(Task brief) Check every line below for the word "United" and copy each one that has it.

[Stored items]
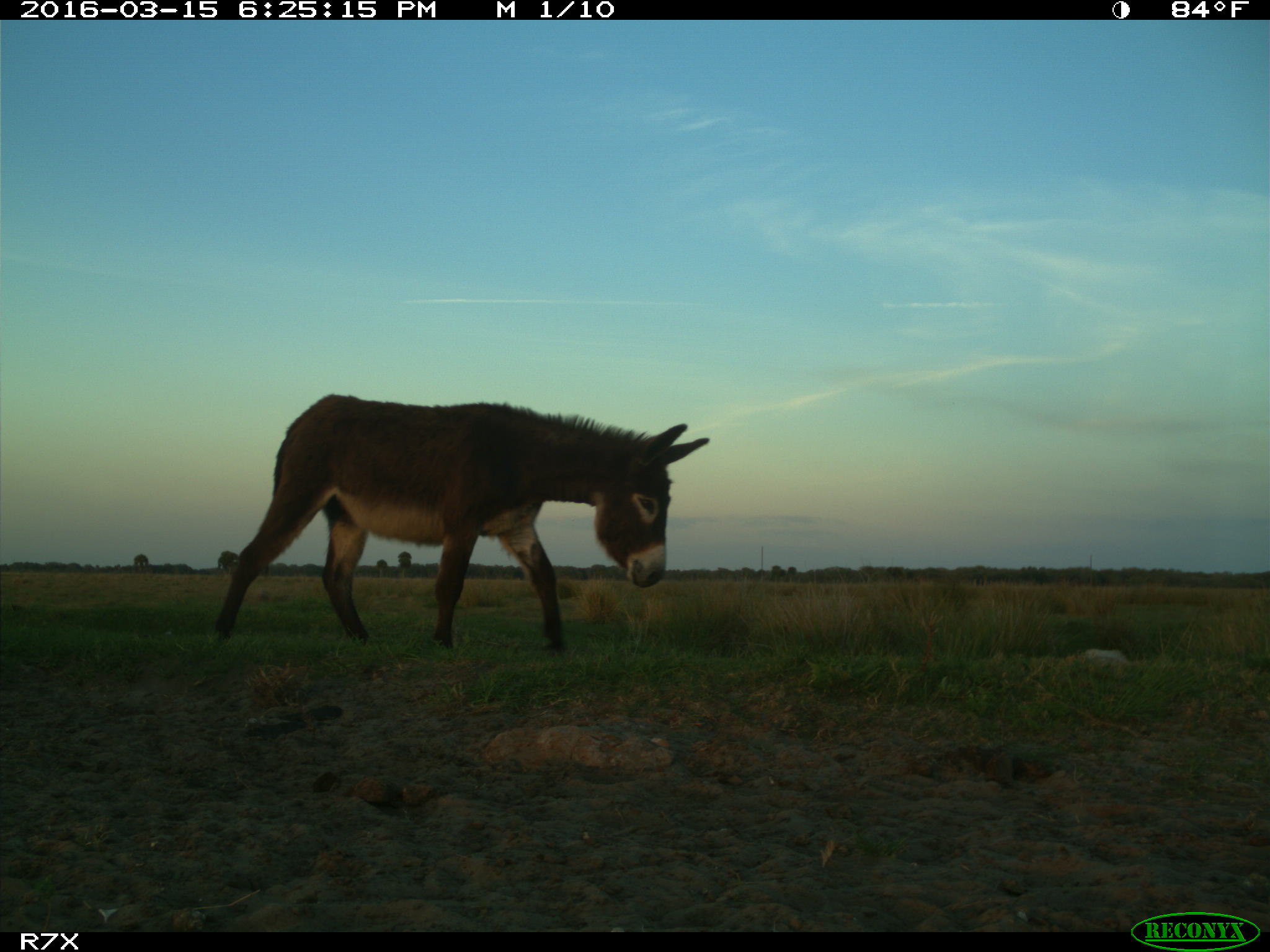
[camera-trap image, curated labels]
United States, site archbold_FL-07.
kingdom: Animalia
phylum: Chordata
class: Mammalia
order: Perissodactyla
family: Equidae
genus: Equus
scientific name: Equus africanus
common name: african wild ass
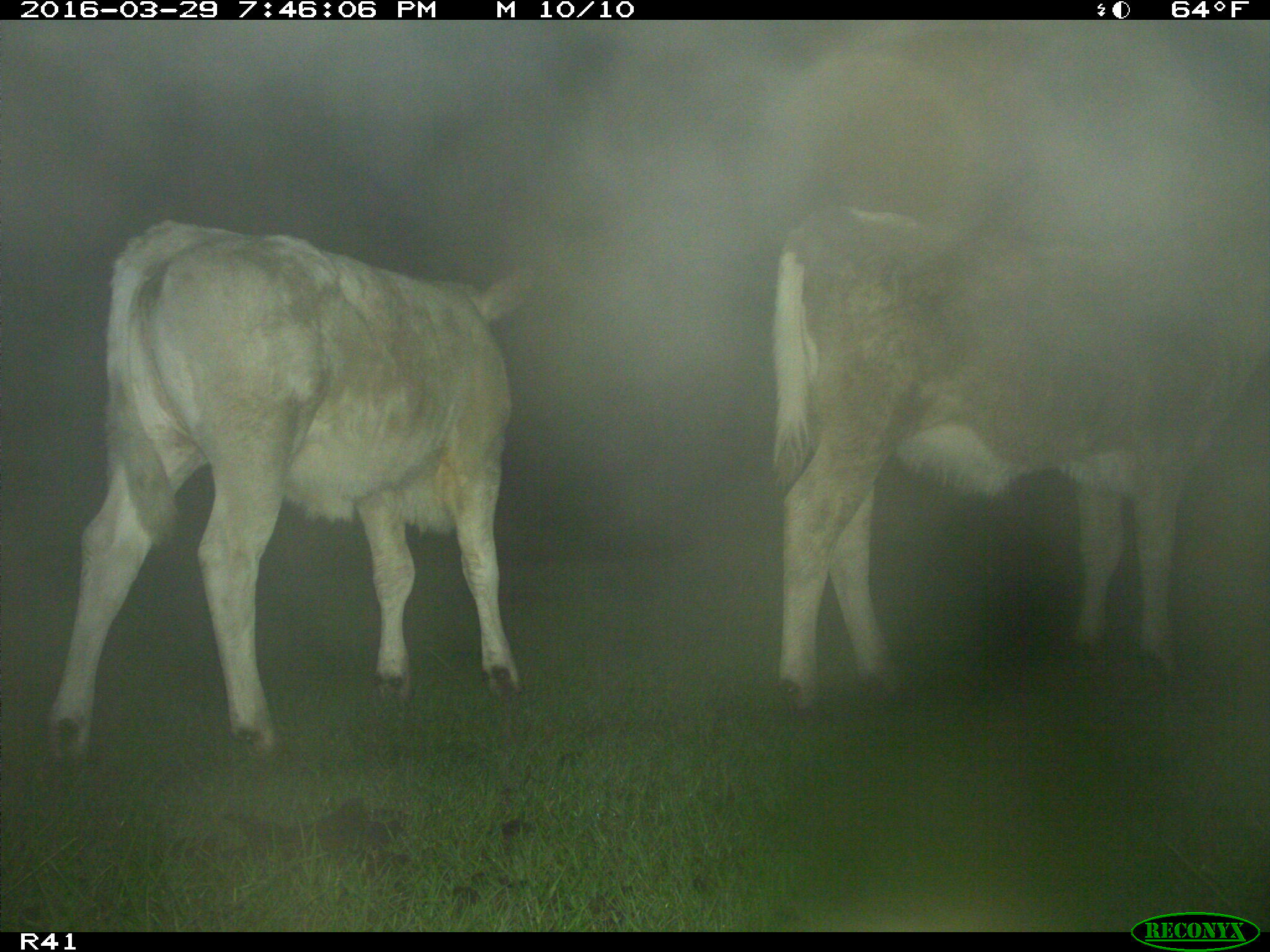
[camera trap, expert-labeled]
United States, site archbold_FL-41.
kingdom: Animalia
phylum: Chordata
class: Mammalia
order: Artiodactyla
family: Bovidae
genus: Bos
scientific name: Bos taurus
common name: domestic cow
Bos taurus (domestic cow).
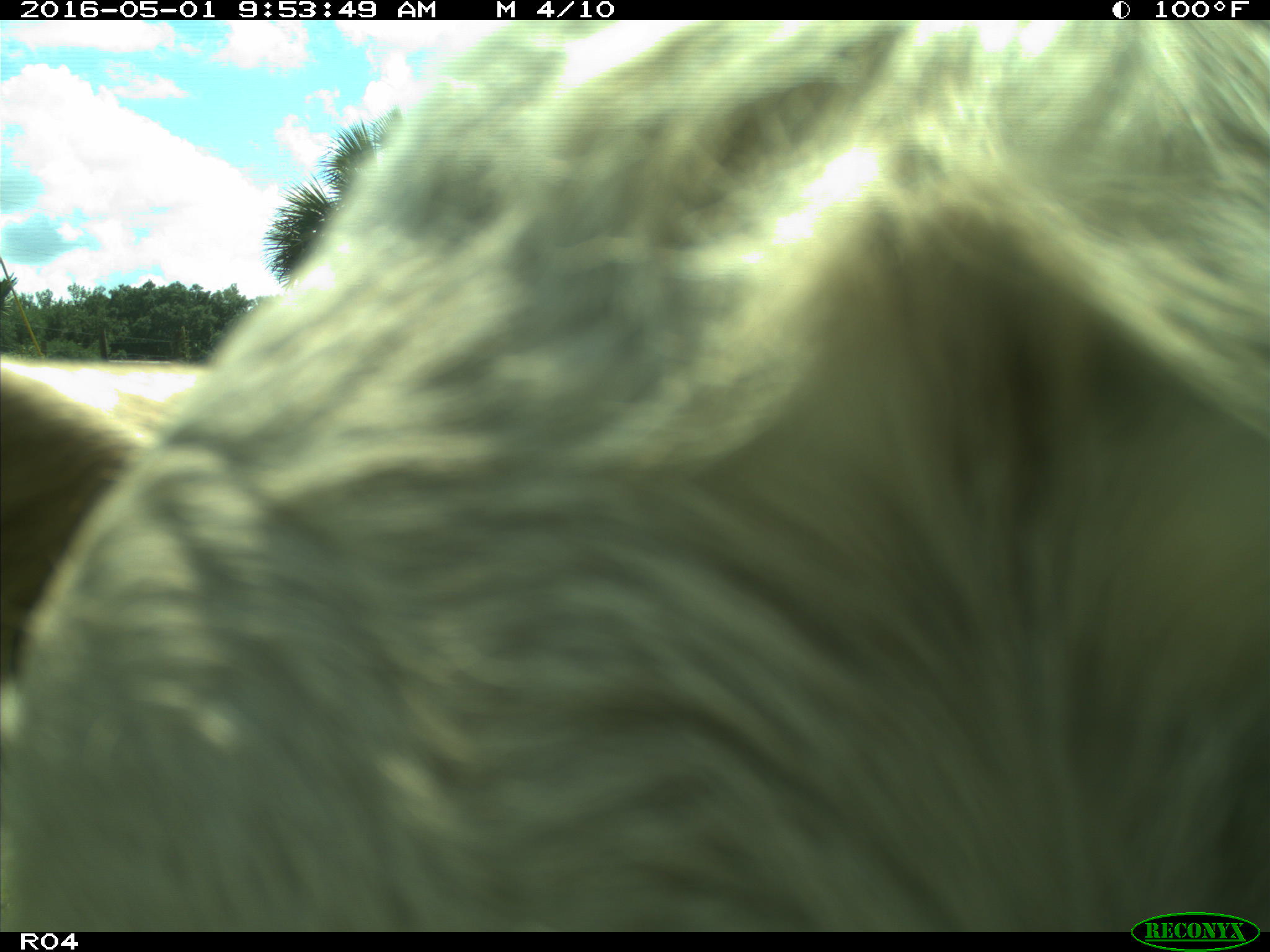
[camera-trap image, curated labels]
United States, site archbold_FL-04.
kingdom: Animalia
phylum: Chordata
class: Mammalia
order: Artiodactyla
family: Bovidae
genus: Bos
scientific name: Bos taurus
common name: domestic cow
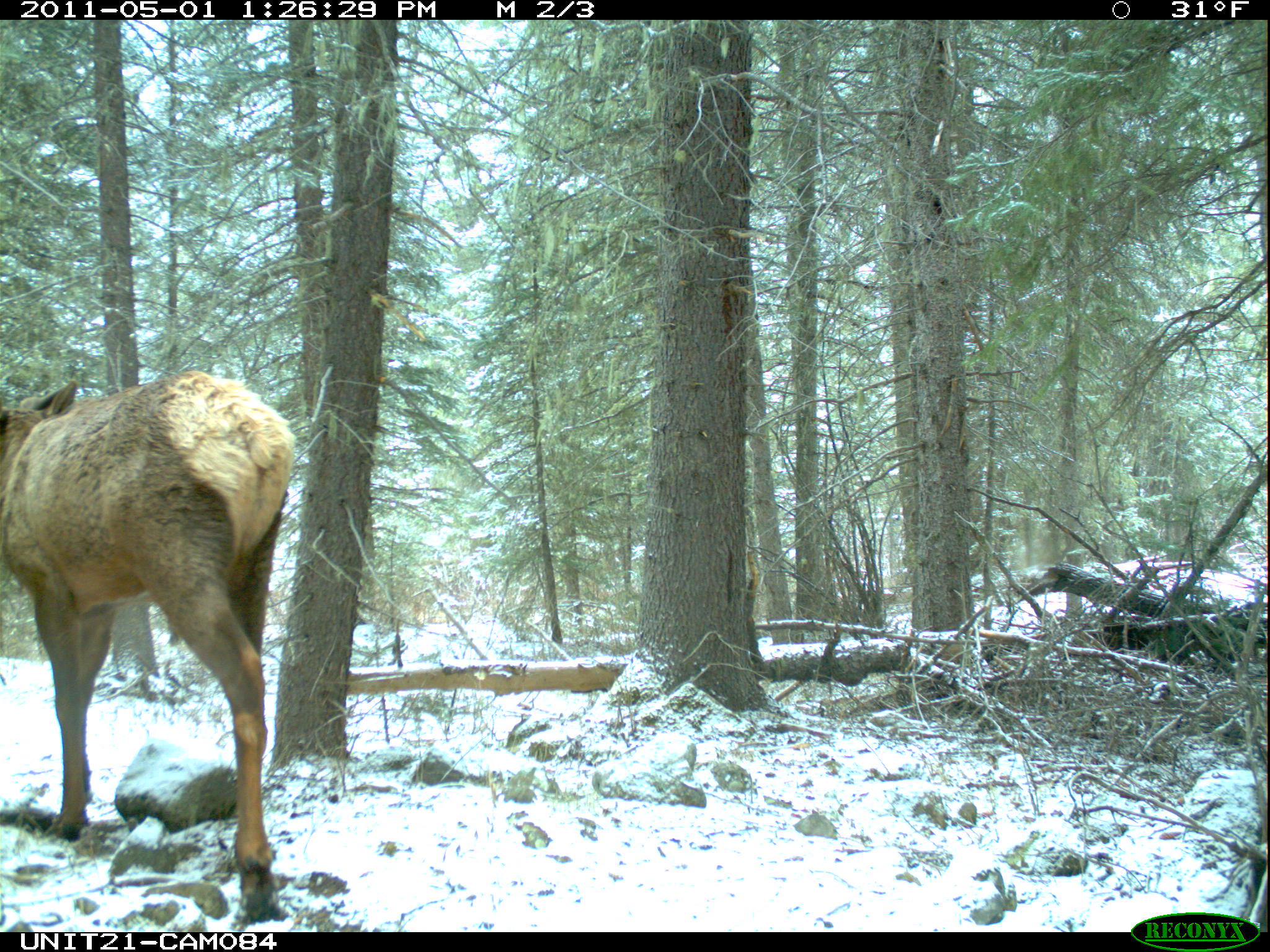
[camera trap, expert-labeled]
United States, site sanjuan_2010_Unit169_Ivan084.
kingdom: Animalia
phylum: Chordata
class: Mammalia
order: Artiodactyla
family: Cervidae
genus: Cervus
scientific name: Cervus elaphus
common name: red deer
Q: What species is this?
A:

(Solution to the exercise)
United States, site archbold_FL-07.
United States, site archbold_FL-41.
United States, site archbold_FL-04.
United States, site sanjuan_2010_Unit169_Ivan084.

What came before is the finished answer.